Il faut reconnaitre à Jean-Luc Melenchon un talent certain pour mener sa campagne : il adopte, lui, sans vouloir imiter pâlement une statue du commandeur, un style, une précision et un vrai caractère qui se distinguent du « bruit de fond de la mer » soigneusement entretenu par l’indécis et le trop consensuel François Hollande.
J’ai pour ma part la certitude que les thèses défendues par le candidat du Front de Gauche conduiraient irrémédiablement la France en quelques courtes semaines à une faillite retentissante et irréversible, mais je reconnais à l’homme un mérite. Par contraste, il est le révélateur manifeste d’un François Hollande en véritable perdition idéologique, impuissant et balotté d’indécision en indécision par des revirements ininterrompus qui lui font perdre toute cohérence.
Loin de se remettre en question sur le fond, François Hollande s’en prend donc à présent indirectement à Mélenchon dont il redoute la capacité à mettre en lumière, par contraste, son inconsistance, et de son inconstance.
L’intervention ironique et presque insultante du sénateur-maire de Lyon Gérard Collomb à l’égard de Jean-Luc Mélenchon, l’assimilant à la mise en œuvre dramatique des idéaux communistes de l’URSS et du Cambodge, procède d’une tactique purement politicienne : elle est aussi vaine que médiocre et nous démontre que la campagne du candidat PS à l’élection présidentielle est désormais assise sur un trépied : l’anti-sakozysme, les sondages, et la marginalisation de Mélenchon.
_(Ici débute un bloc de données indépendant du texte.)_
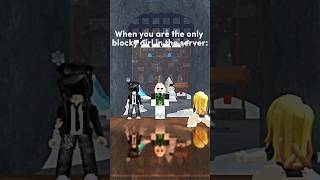 Blocky❌ quotFatquot✅©️ KreativeKyle DefNotSana  roblox mm2 mm2roblox robloxedit [upl. by Anawot]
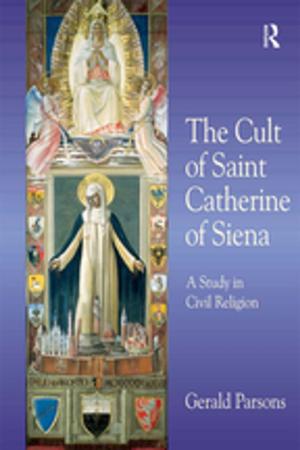 Cover of the book The Cult of Saint Catherine of Siena by Christopher Barnard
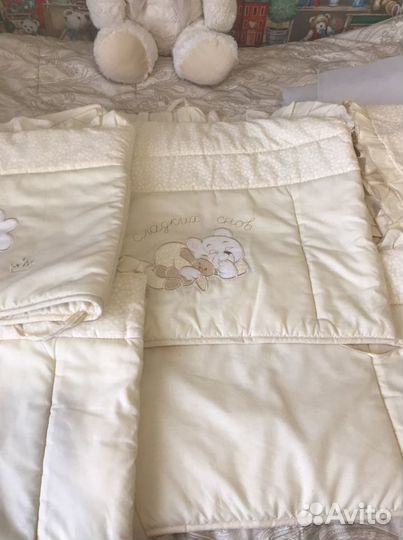 Постельные принадлежности детские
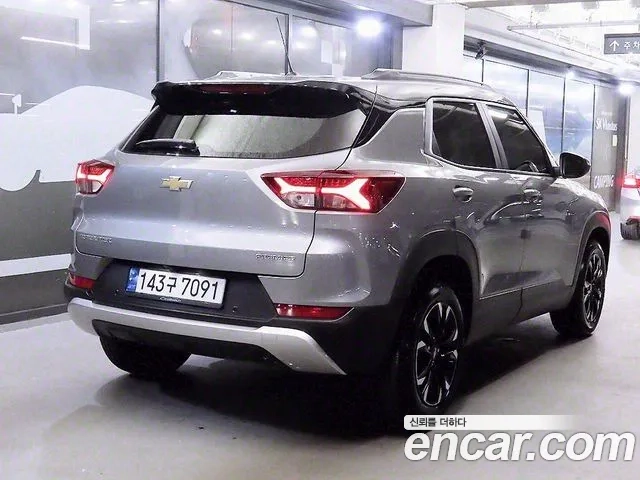 Chevrolet (GM Daewoo) Trailblazer id 2924616 из Кореи 14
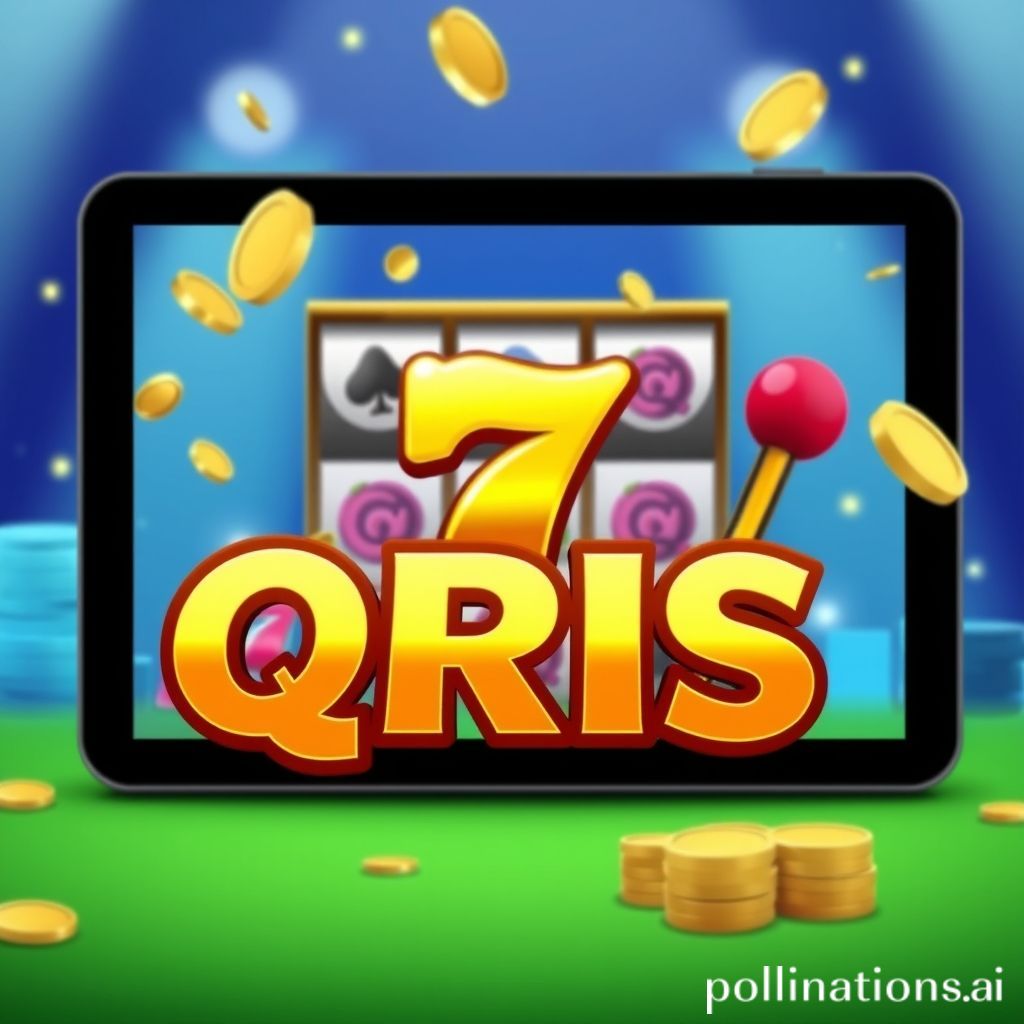Cara Memilih Situs Slot Online Deposit QRIS Terpercaya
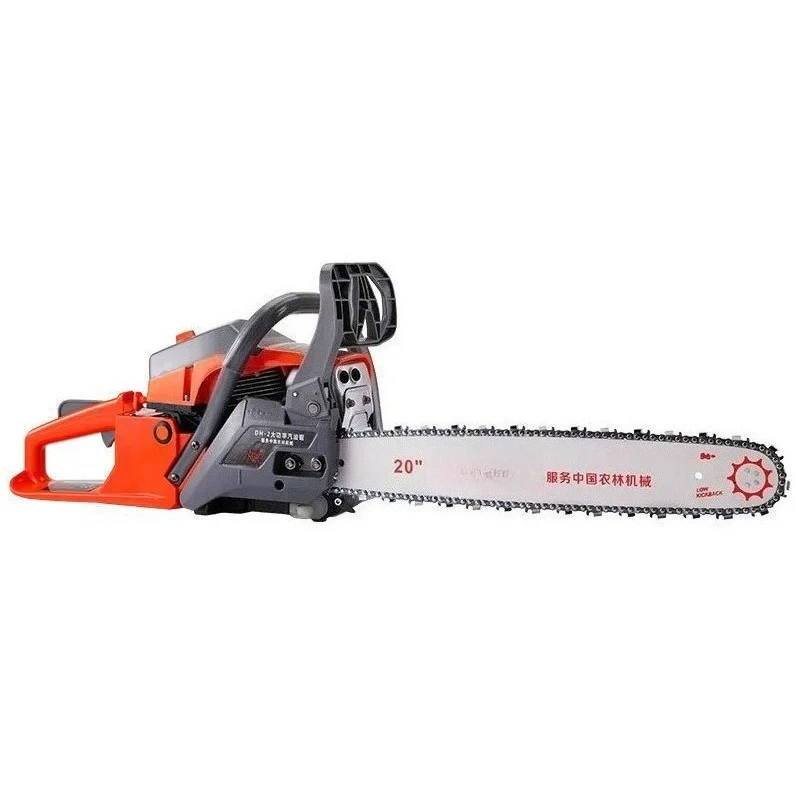 Low Consumption High Power Electric Chainsaw Handheld Cutting Tool For Home Logging Orchard And Garden Tree Pruning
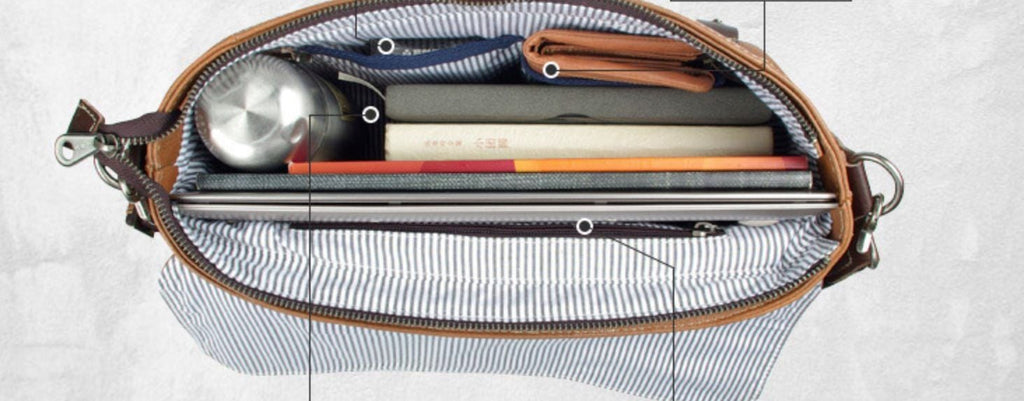 Cặp Xách Tay Da Bò VEG Italy Nhập Khẩu Đựng Laptop Phong Cách Cổ Điển SBM173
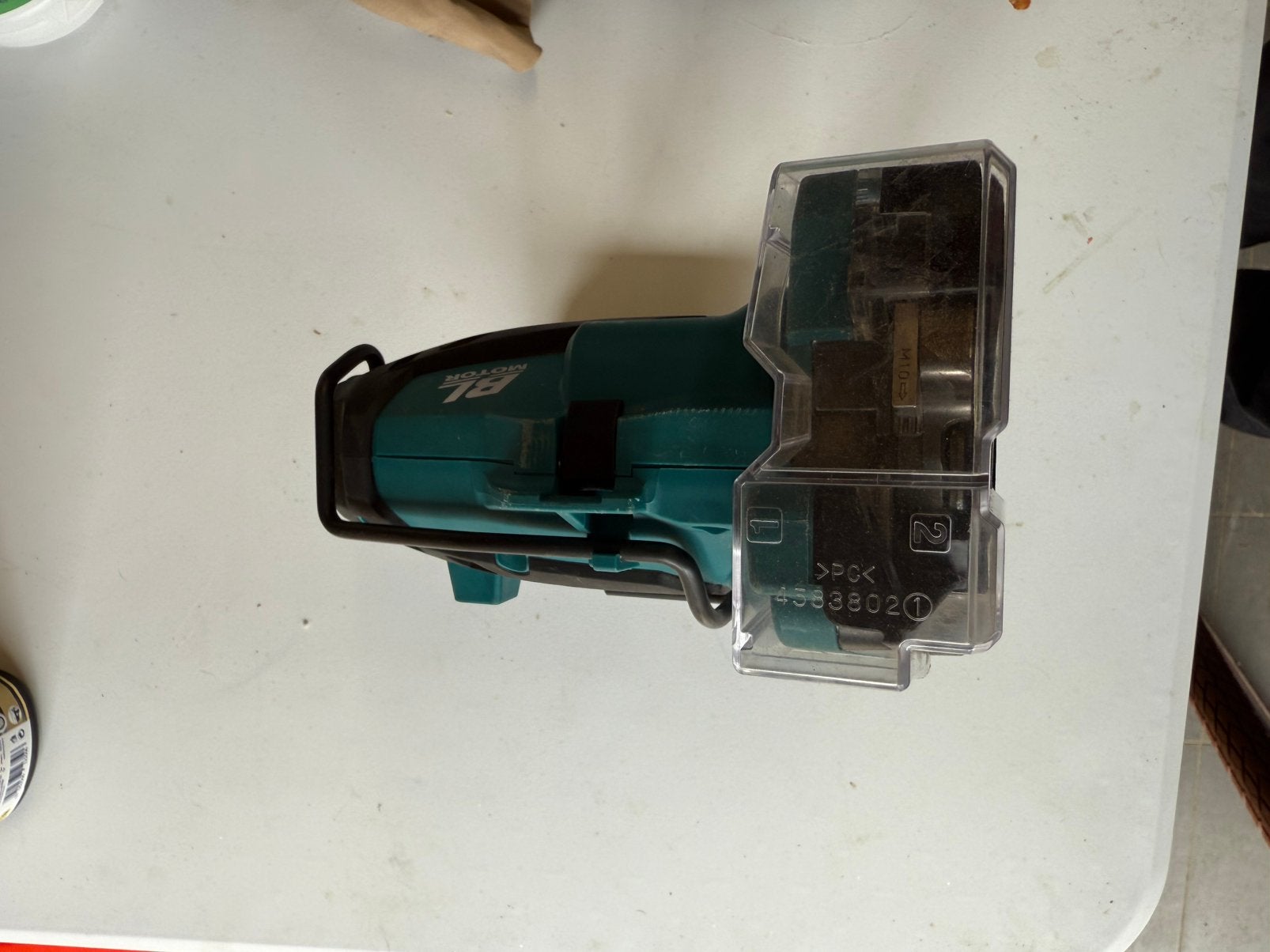 Dsc102ZJ LXT 14,4 V / 18 V Draadeindknipper, Doe-het-zelf en Verbouw, Gereedschap | Schuurmachines, Ophalen of Verzenden, Gebruikt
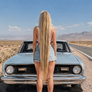 'The Hitchhiker' Halina Stranded and Angry, Video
Tout un programme qui permettra assurément à France de faire face aux défits qui l’attendent dans les mois et années à venir : les Français en jugeront prochainement.
Les Echos : Ma réaction aux propositions de F.Hollande en matière de Santé
Le journal les Echos est revenu sur ma réaction aux propositions de F.Hollande en matière de Santé : un vrai désert médical !
Nora Berra, secrétaire d’Etat à la Santé : « François Hollande qui prétendait ce matin justifier son programme par les chiffres, a lâchement esquivé la nécessaire réforme de la protection sociale en matière de santé. Il a donc fait peu courageusement l’impasse délibérée sur les 235 milliards d’euros de coût total annuel de la santé en France sans nous proposer la moindre orientation politique significative. Il s’est au contraire contenté de mesurettes déclamatoires, ou de s’inspirer de mesures déjà mises en oeuvre par ce gouvernement, Ou alors, il a abordé des sujets clivants comme l’euthanasie pour masquer l’indigence de ses propositions dans ce domaine ».